Exercise details: Copy out every line of these records word for word, without changing anything.

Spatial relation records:
==========
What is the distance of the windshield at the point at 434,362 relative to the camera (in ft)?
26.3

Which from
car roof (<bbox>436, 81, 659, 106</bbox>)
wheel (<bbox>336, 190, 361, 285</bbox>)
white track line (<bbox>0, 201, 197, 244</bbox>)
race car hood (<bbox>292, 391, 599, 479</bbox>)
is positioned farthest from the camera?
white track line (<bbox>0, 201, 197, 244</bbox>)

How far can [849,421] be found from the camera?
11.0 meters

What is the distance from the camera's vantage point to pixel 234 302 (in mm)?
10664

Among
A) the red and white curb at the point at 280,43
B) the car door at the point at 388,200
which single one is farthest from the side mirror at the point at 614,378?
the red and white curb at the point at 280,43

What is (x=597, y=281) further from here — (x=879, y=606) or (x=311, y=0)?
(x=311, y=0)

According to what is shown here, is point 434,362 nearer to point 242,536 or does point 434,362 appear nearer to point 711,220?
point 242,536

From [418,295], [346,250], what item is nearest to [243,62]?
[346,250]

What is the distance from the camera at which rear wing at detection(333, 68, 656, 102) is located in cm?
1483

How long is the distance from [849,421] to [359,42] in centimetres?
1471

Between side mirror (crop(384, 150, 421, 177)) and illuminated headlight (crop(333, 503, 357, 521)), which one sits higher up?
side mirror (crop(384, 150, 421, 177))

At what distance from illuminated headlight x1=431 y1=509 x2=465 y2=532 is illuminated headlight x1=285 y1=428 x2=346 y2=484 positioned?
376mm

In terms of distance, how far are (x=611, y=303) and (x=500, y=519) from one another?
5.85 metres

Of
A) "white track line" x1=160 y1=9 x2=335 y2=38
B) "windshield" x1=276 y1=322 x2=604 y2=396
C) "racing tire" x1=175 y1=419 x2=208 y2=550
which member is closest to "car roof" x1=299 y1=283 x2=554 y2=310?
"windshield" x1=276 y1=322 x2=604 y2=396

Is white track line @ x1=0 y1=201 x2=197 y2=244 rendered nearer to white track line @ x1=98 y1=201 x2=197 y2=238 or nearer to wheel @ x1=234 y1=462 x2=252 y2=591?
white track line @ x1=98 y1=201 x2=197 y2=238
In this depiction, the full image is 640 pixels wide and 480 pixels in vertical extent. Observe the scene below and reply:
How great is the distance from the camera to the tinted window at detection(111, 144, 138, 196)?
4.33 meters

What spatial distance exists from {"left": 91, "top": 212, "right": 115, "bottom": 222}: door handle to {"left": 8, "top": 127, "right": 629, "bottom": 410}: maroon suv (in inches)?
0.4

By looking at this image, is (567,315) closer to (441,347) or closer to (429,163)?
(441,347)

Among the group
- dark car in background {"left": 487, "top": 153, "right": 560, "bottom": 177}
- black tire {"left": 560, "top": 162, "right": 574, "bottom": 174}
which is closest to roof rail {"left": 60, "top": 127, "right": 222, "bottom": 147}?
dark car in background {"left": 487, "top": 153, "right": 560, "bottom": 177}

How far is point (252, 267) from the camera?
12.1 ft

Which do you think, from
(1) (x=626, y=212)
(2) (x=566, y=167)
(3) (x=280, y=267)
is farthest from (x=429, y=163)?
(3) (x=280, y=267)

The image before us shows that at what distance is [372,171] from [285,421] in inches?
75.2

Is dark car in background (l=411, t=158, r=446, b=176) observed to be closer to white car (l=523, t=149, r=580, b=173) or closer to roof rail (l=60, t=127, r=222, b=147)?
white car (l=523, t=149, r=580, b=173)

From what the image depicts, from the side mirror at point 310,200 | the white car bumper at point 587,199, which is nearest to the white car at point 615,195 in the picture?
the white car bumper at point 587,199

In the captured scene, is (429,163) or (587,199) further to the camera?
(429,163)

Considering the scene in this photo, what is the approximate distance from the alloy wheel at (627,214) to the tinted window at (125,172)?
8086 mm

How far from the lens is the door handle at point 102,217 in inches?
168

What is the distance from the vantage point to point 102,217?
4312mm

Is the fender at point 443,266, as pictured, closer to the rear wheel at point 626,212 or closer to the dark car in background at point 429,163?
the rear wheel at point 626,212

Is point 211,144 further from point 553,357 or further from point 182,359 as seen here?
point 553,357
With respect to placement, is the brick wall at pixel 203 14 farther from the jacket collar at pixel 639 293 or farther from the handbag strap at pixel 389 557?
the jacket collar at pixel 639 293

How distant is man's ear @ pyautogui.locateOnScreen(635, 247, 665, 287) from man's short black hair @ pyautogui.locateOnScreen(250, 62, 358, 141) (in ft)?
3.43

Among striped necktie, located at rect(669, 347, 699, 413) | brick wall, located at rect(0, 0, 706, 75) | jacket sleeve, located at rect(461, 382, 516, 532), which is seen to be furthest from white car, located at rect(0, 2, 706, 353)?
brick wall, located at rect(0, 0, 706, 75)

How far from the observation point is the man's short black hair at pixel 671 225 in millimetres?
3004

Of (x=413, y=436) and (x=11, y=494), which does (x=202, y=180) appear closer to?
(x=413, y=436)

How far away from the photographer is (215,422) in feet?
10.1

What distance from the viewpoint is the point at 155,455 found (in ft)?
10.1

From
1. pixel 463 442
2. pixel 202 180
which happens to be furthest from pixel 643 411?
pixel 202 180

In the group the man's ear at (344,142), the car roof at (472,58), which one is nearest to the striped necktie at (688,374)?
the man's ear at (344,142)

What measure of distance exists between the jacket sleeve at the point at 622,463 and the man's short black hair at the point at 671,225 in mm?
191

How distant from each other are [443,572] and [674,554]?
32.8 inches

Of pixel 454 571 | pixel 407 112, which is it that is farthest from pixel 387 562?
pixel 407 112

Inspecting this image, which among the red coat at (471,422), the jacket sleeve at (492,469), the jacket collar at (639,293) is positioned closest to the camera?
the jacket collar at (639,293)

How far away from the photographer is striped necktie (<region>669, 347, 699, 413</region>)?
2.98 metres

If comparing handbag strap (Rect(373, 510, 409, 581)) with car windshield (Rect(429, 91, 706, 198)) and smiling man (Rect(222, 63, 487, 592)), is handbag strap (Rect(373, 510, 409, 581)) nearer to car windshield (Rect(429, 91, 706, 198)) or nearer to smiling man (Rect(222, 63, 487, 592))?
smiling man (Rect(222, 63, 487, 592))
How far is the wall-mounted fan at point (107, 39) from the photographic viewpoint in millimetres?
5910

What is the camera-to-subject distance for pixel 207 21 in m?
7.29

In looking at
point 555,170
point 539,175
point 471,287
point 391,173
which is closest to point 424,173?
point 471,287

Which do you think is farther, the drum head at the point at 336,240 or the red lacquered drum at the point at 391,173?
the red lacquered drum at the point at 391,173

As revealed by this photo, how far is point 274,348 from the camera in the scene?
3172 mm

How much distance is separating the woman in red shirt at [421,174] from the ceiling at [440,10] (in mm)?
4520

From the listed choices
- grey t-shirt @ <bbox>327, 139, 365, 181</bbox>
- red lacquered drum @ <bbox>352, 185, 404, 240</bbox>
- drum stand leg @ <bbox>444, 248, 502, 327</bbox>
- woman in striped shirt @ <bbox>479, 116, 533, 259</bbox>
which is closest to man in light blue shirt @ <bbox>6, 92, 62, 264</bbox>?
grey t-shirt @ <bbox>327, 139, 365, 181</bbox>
==========
Answer to the exercise:
What is the distance of the windshield at the point at 434,362 relative to the camera (in ft)?
26.3

Which from
car roof (<bbox>436, 81, 659, 106</bbox>)
wheel (<bbox>336, 190, 361, 285</bbox>)
white track line (<bbox>0, 201, 197, 244</bbox>)
race car hood (<bbox>292, 391, 599, 479</bbox>)
is positioned farthest from the camera?
white track line (<bbox>0, 201, 197, 244</bbox>)

How far can [849,421] be found from the camera?
11.0 meters

What is the distance from the camera's vantage point to pixel 234 302 (in mm)?
10664

Among
A) the red and white curb at the point at 280,43
B) the car door at the point at 388,200
which single one is farthest from the side mirror at the point at 614,378?
the red and white curb at the point at 280,43

What is (x=597, y=281) further from here — (x=879, y=606) or (x=311, y=0)?
(x=311, y=0)

According to what is shown here, is point 434,362 nearer to point 242,536 or does point 434,362 appear nearer to point 711,220?
point 242,536

From [418,295], [346,250], what item is nearest to [243,62]?
[346,250]

What is the distance from the camera at which rear wing at detection(333, 68, 656, 102) is located in cm?
1483

How long is the distance from [849,421] to [359,42] in centimetres?
1471

Between side mirror (crop(384, 150, 421, 177)) and illuminated headlight (crop(333, 503, 357, 521)), which one sits higher up?
side mirror (crop(384, 150, 421, 177))

At what distance from illuminated headlight x1=431 y1=509 x2=465 y2=532 is illuminated headlight x1=285 y1=428 x2=346 y2=484 positioned?
376mm

In terms of distance, how far are (x=611, y=303) and (x=500, y=519) from one another?
5.85 metres

Of
A) "white track line" x1=160 y1=9 x2=335 y2=38
B) "windshield" x1=276 y1=322 x2=604 y2=396
C) "racing tire" x1=175 y1=419 x2=208 y2=550
which member is closest to "car roof" x1=299 y1=283 x2=554 y2=310?
"windshield" x1=276 y1=322 x2=604 y2=396

Is white track line @ x1=0 y1=201 x2=197 y2=244 rendered nearer to white track line @ x1=98 y1=201 x2=197 y2=238 or nearer to wheel @ x1=234 y1=462 x2=252 y2=591?
white track line @ x1=98 y1=201 x2=197 y2=238
In this depiction, the full image is 640 pixels wide and 480 pixels in vertical extent. Observe the scene below and reply:
How great is the distance from the camera to the tinted window at detection(111, 144, 138, 196)?
4.33 meters

What spatial distance exists from {"left": 91, "top": 212, "right": 115, "bottom": 222}: door handle to {"left": 8, "top": 127, "right": 629, "bottom": 410}: maroon suv (in inches)?
0.4

By looking at this image, is (567,315) closer to (441,347) or closer to (429,163)?
(441,347)

Among the group
- dark car in background {"left": 487, "top": 153, "right": 560, "bottom": 177}
- black tire {"left": 560, "top": 162, "right": 574, "bottom": 174}
which is closest to roof rail {"left": 60, "top": 127, "right": 222, "bottom": 147}?
dark car in background {"left": 487, "top": 153, "right": 560, "bottom": 177}

How far is point (252, 267) from the camera?
12.1 ft

Which do you think, from
(1) (x=626, y=212)
(2) (x=566, y=167)
(3) (x=280, y=267)
is farthest from (x=429, y=163)?
(3) (x=280, y=267)

The image before us shows that at what distance is [372,171] from [285,421] in inches?
75.2

Is dark car in background (l=411, t=158, r=446, b=176) observed to be closer to white car (l=523, t=149, r=580, b=173) or closer to roof rail (l=60, t=127, r=222, b=147)?
white car (l=523, t=149, r=580, b=173)

From what the image depicts, from the side mirror at point 310,200 | the white car bumper at point 587,199, which is nearest to the white car at point 615,195 in the picture?
the white car bumper at point 587,199

In the captured scene, is (429,163) or (587,199) further to the camera?
(429,163)

Considering the scene in this photo, what is the approximate distance from the alloy wheel at (627,214) to the tinted window at (125,172)?
8086 mm

How far from the lens is the door handle at point 102,217 in inches?
168

What is the distance from the vantage point to point 102,217?
4312mm

Is the fender at point 443,266, as pictured, closer to the rear wheel at point 626,212 or closer to the dark car in background at point 429,163?
the rear wheel at point 626,212

Is point 211,144 further from point 553,357 or further from point 182,359 as seen here?
point 553,357
With respect to placement, is the brick wall at pixel 203 14 farther from the jacket collar at pixel 639 293 or farther from the handbag strap at pixel 389 557?
the jacket collar at pixel 639 293

How distant is man's ear @ pyautogui.locateOnScreen(635, 247, 665, 287) from man's short black hair @ pyautogui.locateOnScreen(250, 62, 358, 141) (in ft)?
3.43

Among striped necktie, located at rect(669, 347, 699, 413) | brick wall, located at rect(0, 0, 706, 75) | jacket sleeve, located at rect(461, 382, 516, 532), which is seen to be furthest from white car, located at rect(0, 2, 706, 353)?
brick wall, located at rect(0, 0, 706, 75)

How far from the observation point is the man's short black hair at pixel 671 225 in millimetres?
3004

Of (x=413, y=436) and (x=11, y=494), which does (x=202, y=180) appear closer to?
(x=413, y=436)

How far away from the photographer is (215,422) in feet?
10.1

What distance from the viewpoint is the point at 155,455 found (in ft)?
10.1

From
1. pixel 463 442
2. pixel 202 180
which happens to be furthest from pixel 643 411?
pixel 202 180

In the group the man's ear at (344,142), the car roof at (472,58), which one is nearest to the striped necktie at (688,374)?
the man's ear at (344,142)

What measure of distance exists between the jacket sleeve at the point at 622,463 and the man's short black hair at the point at 671,225 in mm?
191

How distant from each other are [443,572] and [674,554]?
32.8 inches

Of pixel 454 571 | pixel 407 112, which is it that is farthest from pixel 387 562?
pixel 407 112

Inspecting this image, which among the red coat at (471,422), the jacket sleeve at (492,469), the jacket collar at (639,293) is positioned closest to the camera?
the jacket collar at (639,293)

How far away from the photographer is striped necktie (<region>669, 347, 699, 413</region>)?
2.98 metres

If comparing handbag strap (Rect(373, 510, 409, 581)) with car windshield (Rect(429, 91, 706, 198)) and smiling man (Rect(222, 63, 487, 592)), is handbag strap (Rect(373, 510, 409, 581)) nearer to car windshield (Rect(429, 91, 706, 198)) or nearer to smiling man (Rect(222, 63, 487, 592))?
smiling man (Rect(222, 63, 487, 592))
How far is the wall-mounted fan at point (107, 39) from the photographic viewpoint in millimetres?
5910

What is the camera-to-subject distance for pixel 207 21 in m?
7.29

In looking at
point 555,170
point 539,175
point 471,287
point 391,173
which is closest to point 424,173?
point 471,287

Which do you think is farther, the drum head at the point at 336,240 or the red lacquered drum at the point at 391,173?
the red lacquered drum at the point at 391,173

As revealed by this photo, how far is point 274,348 from the camera in the scene?
3172 mm

How much distance is separating the woman in red shirt at [421,174] from the ceiling at [440,10] (in mm)?
4520

From the listed choices
- grey t-shirt @ <bbox>327, 139, 365, 181</bbox>
- red lacquered drum @ <bbox>352, 185, 404, 240</bbox>
- drum stand leg @ <bbox>444, 248, 502, 327</bbox>
- woman in striped shirt @ <bbox>479, 116, 533, 259</bbox>
which is closest to man in light blue shirt @ <bbox>6, 92, 62, 264</bbox>?
grey t-shirt @ <bbox>327, 139, 365, 181</bbox>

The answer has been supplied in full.